The generalized Fermat equation with exponents 2, 3, n

Abstract: We study the Generalized Fermat Equation $x^2 + y^3 = z^p$, to be solved in coprime integers, where $p \ge 7$ is prime. Using modularity and level lowering techniques, the problem can be reduced to the determination of the sets of rational points satisfying certain 2-adic and 3-adic conditions on a finite set of twists of the modular curve $X(p)$. We first develop new local criteria to decide if two elliptic curves with certain types of potentially good reduction at 2 and 3 can have symplectically or anti-symplectically isomorphic $p$-torsion modules. Using these criteria we produce the minimal list of twists of $X(p)$ that have to be considered, based on local information at 2 and 3; this list depends on $p \bmod 24$. Recent results on mod $p$ representations with image in the normalizer of a split Cartan subgroup allow us to reduce the list further in some cases.

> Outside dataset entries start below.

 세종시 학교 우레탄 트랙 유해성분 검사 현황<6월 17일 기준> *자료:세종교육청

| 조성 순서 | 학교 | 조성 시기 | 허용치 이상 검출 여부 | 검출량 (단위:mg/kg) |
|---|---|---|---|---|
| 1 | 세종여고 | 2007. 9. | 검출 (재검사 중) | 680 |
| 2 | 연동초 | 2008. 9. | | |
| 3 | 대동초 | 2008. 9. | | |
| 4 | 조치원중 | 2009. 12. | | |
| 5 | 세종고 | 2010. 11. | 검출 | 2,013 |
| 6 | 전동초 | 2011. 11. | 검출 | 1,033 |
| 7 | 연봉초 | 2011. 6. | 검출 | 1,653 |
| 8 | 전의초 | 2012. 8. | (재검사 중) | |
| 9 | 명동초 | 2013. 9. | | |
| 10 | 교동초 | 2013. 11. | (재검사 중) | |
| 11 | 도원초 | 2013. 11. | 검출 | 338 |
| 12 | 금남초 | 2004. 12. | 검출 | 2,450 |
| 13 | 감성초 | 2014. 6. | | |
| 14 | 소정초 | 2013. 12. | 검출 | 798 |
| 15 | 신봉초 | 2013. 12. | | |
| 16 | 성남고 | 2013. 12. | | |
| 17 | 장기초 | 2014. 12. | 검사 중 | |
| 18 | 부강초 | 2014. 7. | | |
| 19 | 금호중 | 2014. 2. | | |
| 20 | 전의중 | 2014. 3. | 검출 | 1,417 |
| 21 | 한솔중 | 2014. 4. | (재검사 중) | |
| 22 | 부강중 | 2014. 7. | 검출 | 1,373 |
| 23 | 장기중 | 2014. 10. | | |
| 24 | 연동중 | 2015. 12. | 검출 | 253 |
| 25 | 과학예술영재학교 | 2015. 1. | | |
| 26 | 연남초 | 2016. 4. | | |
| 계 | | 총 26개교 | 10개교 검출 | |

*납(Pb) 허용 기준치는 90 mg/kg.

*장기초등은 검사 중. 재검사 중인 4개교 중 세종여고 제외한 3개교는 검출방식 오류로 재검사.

Our second main result is the complete solution of the equation when $p = 11$, which previously was the smallest unresolved $p$. One relevant new ingredient is the use of the `Selmer group Chabauty' method introduced by the third author in recent work, applied in an Elliptic Curve Chabauty context, to determine relevant points on $X_0(11)$ defined over certain number fields of degree 12. This result is conditional on GRH, which is needed to show correctness of the computation of the class groups of five specific number fields of degree 36. We also give some partial results for the case $p = 13$.